* start Supplied text *

In a previous blog post, craftsman Dave Torre showed how optional types can alleviate common problems with null values. Bulding on that post, we are going to dive deeper into the API of optional types.
For examples I will be using the Option
type provided in Rust, but everything shown here can be accomplished in Java, Scala, Haskell, Swift, OCaml, or any language that has a similar API for optional values.
In Dave Torre's blog post, he built a function get_shortest
to retrieve the shortest string from a list. Its signature looks like this:
fn get_shortest(names: Vec<String>) -> Option<String>
We see that the return type is an Option<String>
. The reason for that is that the shortest element of an empty list should be None
, as shown here:
let names = vec!["Uku", "Felipe"];
get_shortest(names) //=> Some("Uku")
let empty = Vec::new();
get_shortest(empty) //=> None
We can build on this function and use it to show the shortest name to the user. If the list is empty we should just show "Not found"

* end Supplied text *
* start Material supplied *

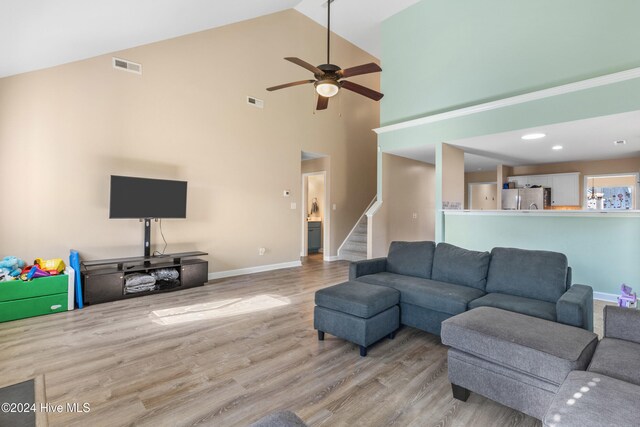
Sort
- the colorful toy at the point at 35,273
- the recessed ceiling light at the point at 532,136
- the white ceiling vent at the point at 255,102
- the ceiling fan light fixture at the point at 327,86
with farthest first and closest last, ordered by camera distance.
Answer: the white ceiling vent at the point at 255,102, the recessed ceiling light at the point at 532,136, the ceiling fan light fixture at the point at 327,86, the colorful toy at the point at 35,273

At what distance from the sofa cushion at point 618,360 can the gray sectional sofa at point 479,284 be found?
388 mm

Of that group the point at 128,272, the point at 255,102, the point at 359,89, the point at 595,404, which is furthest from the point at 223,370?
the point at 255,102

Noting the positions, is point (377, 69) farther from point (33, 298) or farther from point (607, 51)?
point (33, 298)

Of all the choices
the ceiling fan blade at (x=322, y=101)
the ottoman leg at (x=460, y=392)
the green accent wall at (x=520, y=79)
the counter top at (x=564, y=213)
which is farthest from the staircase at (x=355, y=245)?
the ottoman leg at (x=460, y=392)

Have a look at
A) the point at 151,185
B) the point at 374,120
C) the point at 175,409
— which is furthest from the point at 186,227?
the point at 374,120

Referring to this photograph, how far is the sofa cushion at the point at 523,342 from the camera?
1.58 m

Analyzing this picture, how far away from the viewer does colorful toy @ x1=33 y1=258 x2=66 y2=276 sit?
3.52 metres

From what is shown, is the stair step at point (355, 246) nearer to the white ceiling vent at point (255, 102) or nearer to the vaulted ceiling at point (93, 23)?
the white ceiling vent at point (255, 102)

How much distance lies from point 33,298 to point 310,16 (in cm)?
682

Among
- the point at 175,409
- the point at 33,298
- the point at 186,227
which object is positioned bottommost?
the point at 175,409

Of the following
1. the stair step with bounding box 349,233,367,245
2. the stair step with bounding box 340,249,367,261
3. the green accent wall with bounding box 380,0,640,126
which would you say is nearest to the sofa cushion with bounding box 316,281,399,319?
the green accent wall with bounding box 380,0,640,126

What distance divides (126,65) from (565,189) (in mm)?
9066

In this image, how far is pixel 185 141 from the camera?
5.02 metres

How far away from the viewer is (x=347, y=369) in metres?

* end Material supplied *

Stated task 1:
In the post on optional types, what is the function get_shortest built to do?
Stated task 2:
From the post on optional types, print the passage starting at "In a previous" and ending at "for optional values.".
Stated task 3:
Carry on writing the post on optional types from the point at which it stops.

Task answer 1:
It retrieves the shortest string from a list.

Task answer 2:
In a previous blog post, craftsman Dave Torre showed how optional types can alleviate common problems with null values. Bulding on that post, we are going to dive deeper into the API of optional types.
For examples I will be using the Option
type provided in Rust, but everything shown here can be accomplished in Java, Scala, Haskell, Swift, OCaml, or any language that has a similar API for optional values.

Task answer 3:
. How might we implement this?
It is very common to use pattern matching to get the job done:
fn show_shortest(names: Vec<&str>) -> String {
match get_shortest(names) {
Some(shortest) => shortest.to_string(),
_ => "Not Found".to_string(),
}
}
// Usage
show_shortest(vec!["Uku", "Felipe"]); //=> "Uku"
show_shortest(Vec::new()); //=> "Not Found"
The function now works as advertised, but the implementation is more complex than it needs to be. Rust provides a much easier way to grab the boxed value of an Option
with a default fallback for None
fn show_shortest(names: Vec<&str>) -> String {
get_shortest(names).unwrap_or("Not Found")
}
This behaves exactly like our first pattern-matching solution, returning the shortest string or "Not Found"
if the list was empty. I find this version easier to read and understand since we don't have to interpret as many elements of syntax (match
, =>
and _
). The result of the operation is also evident in the name of the function: either unwrap the inner value of Some
or use "Not Found"
instead.
Map
At first it is natural to unwrap the value of an Option
as quickly as possible. Getting burned by the infamous NullPointerException
has created a culture of avoiding nulls, but the Option
type is different. As opposed to null
, optional values are part of the type system. Hence they can safely be passed around and operated on like any other first-class value.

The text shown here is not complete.